WotC could collabs with Epic Games for a "Fortnite" version of Gamma World/Star Frontiers/Alternity-Star*Drive, like retropunk - vintage sci-fi.
 



edhel

Explorer
This ... is actually insightful and could play into some interesting "Simplified D&D" concept games.

Take the 5 slot inventory, as an example. Designate one slot for Armor and give the player a "Non-Slot" weapon, like Fortnite, and suddenly the choices, by class, become pretty obvious.

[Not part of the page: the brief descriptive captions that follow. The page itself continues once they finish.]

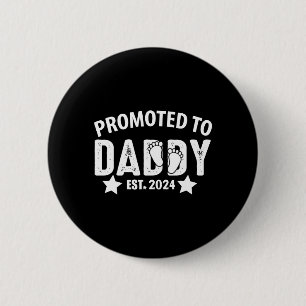 Befördert zu Daddy 2024 Funny für New Dad Button
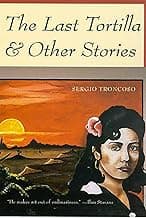The Last Tortilla & Other Stories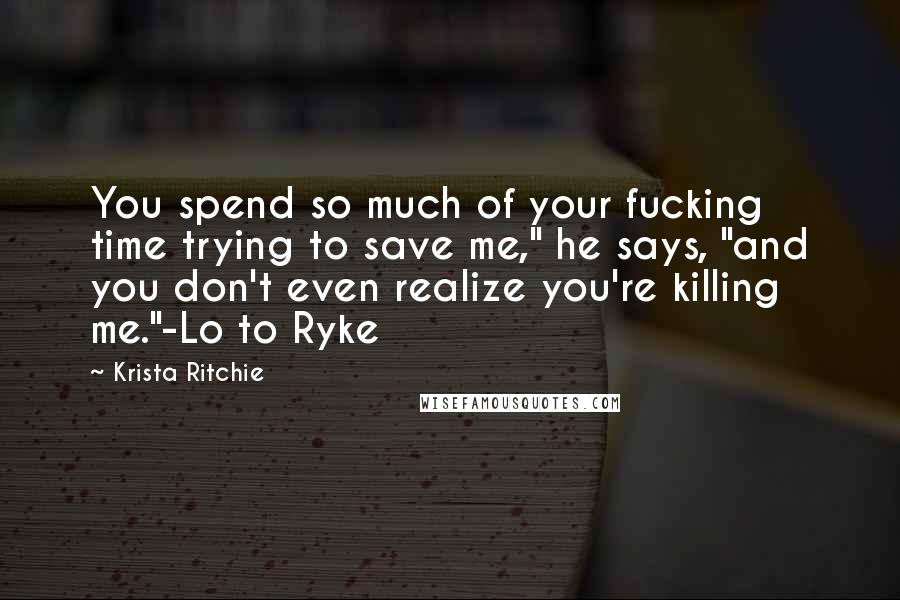 Krista Ritchie Quotes: You spend so much of your fucking time trying to save me," he says, "and you don't even realize you're killing me."-Lo to Ryke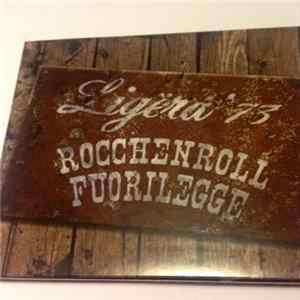 FLAC Ligëra '73 - Rocchenroll Fuorilegge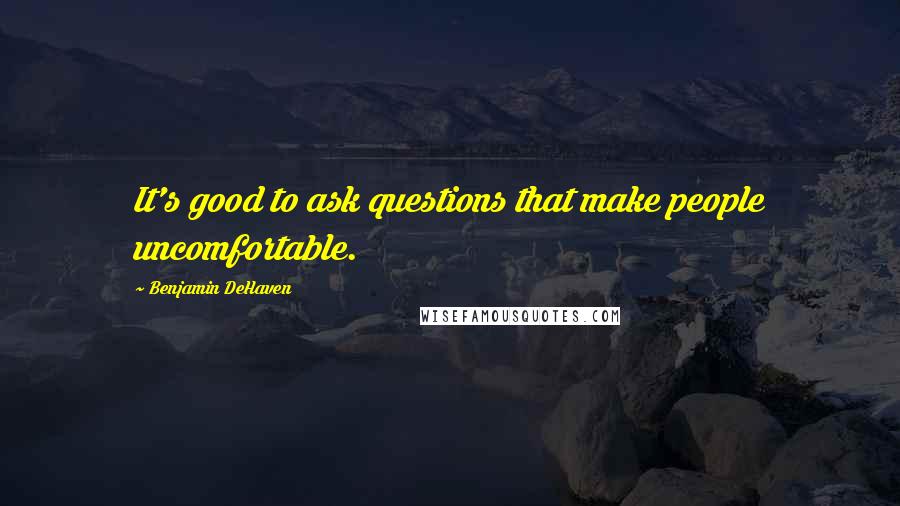 Benjamin DeHaven Quotes: It's good to ask questions that make people uncomfortable.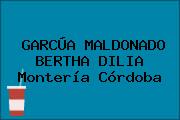 GARCÚA MALDONADO BERTHA DILIA Montería Córdoba
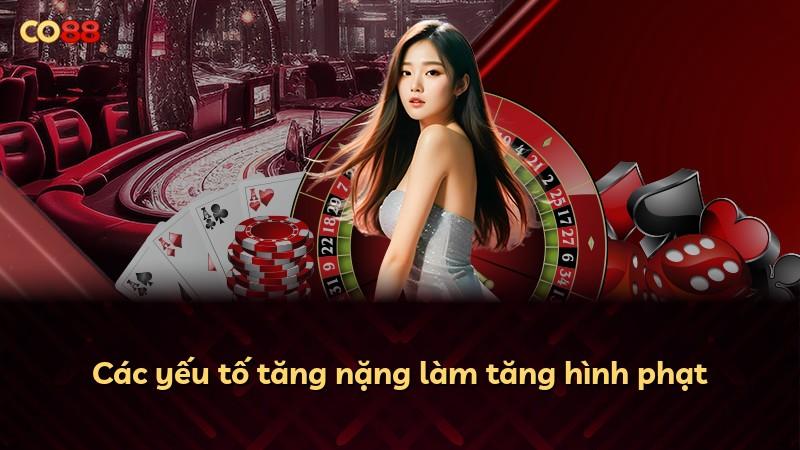 Các yếu tố tăng nặng làm tăng hình phạt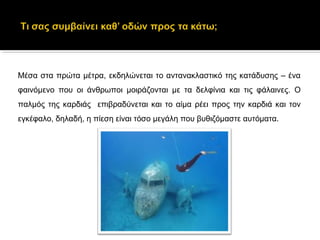 Μέσα στα πρώτα μέτρα, εκδηλώνεται το αντανακλαστικό της κατάδυσης – ένα
φαινόμενο που οι άνθρωποι μοιράζονται με τα δελφίνια και τις φάλαινες. Ο
παλμός της καρδιάς επιβραδύνεται και το αίμα ρέει προς την καρδιά και τον
εγκέφαλο, δηλαδή, η πίεση είναι τόσο μεγάλη που βυθιζόμαστε αυτόματα.
 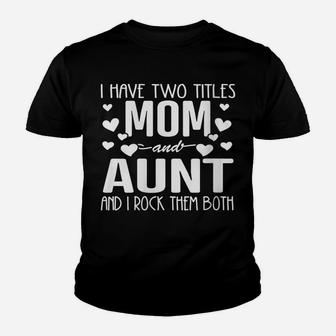 Womens Family 365 I Have Two Titles Mom & Aunt Mothers Day Gift Youth T-shirt | Crazezy
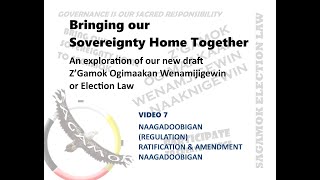 Bringing our Sovereignty Home Together - Video 7 - Ratification & Amendment Naagadoobigan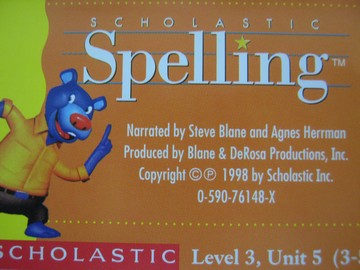 (image for) Scholastic Spelling 3 Audio Cassettes Pack (PK) by Blane,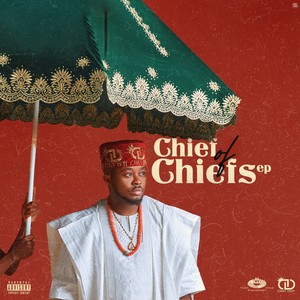 Chief Of Chiefs (Explicit)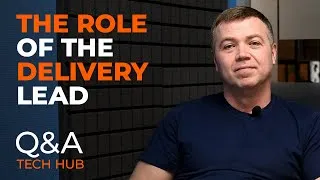 Thumbnail: The Role of The Delivery Lead | Q&A Tech Hub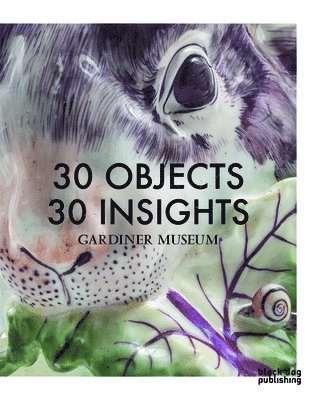 30 Objects 30 Insights: Gardiner Museum 1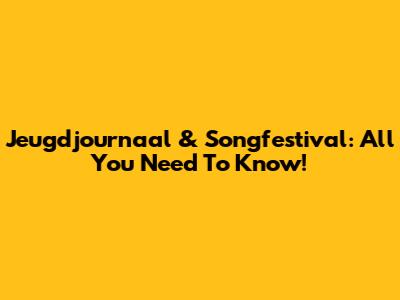 Jeugdjournaal & Songfestival: All You Need To Know!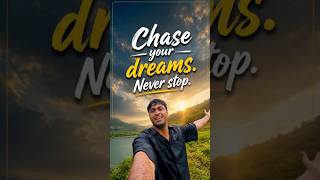 Chase your dreams.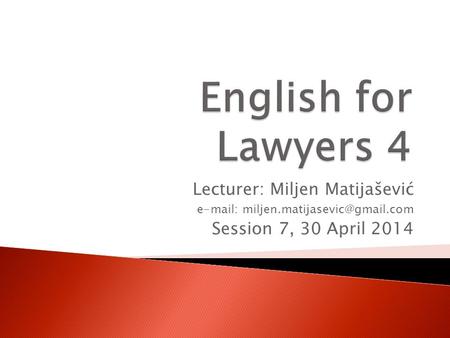 Lecturer: Miljen Matijašević   Session 7, 30 April 2014.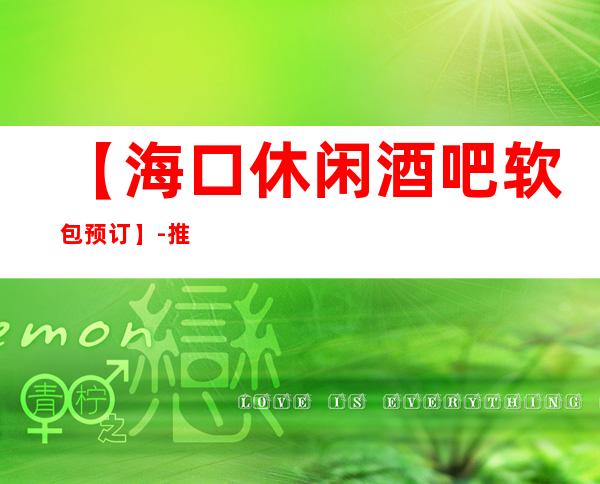 【海口休闲酒吧软包预订】-推荐三家高档又好玩酒吧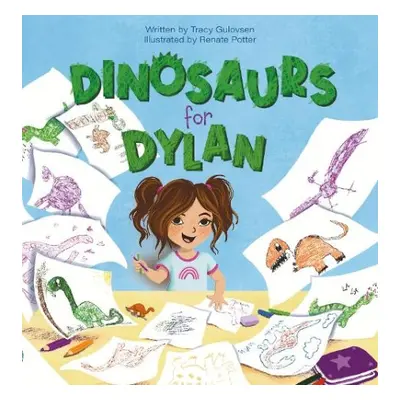 Dinosaurs for Dylan - Gulovsen, Tracy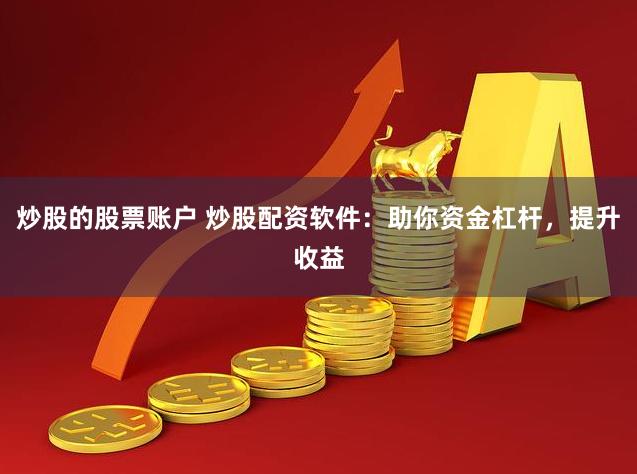 炒股的股票账户 炒股配资软件：助你资金杠杆，提升收益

Fighter: Melee Weapon, Ranged Weapon, Shield, Health Potion
Rogue: Off Hand Weapon, Ranged Weapon, Torch, Thieves Tools
Wizard: Spell, Spell, Spell, Spell

Yeah. In a Fortnite style game, Wizards would get spells as items since they're as reusable as shotguns (Just need to get ammo). Fighter's gotta have the sword and board option, the big weapon option, and the ranged option. Rogue's gotta be able to disarm traps...
This is basically the OSR rpg Knave.
 

Fortnite to me is the boy band of gaming.

I have no idea what this means.

Anyway, I can relate to @talien. I too got into Fortnite to play with my kids. And I can definitely see how some of the group activities line up with D&D. But now my kids have moved on to Roblox and Minecraft, and I'm left occasionally playing Fortnite by myself. FWIW, I'm strictly a "No Build" mode player at this point.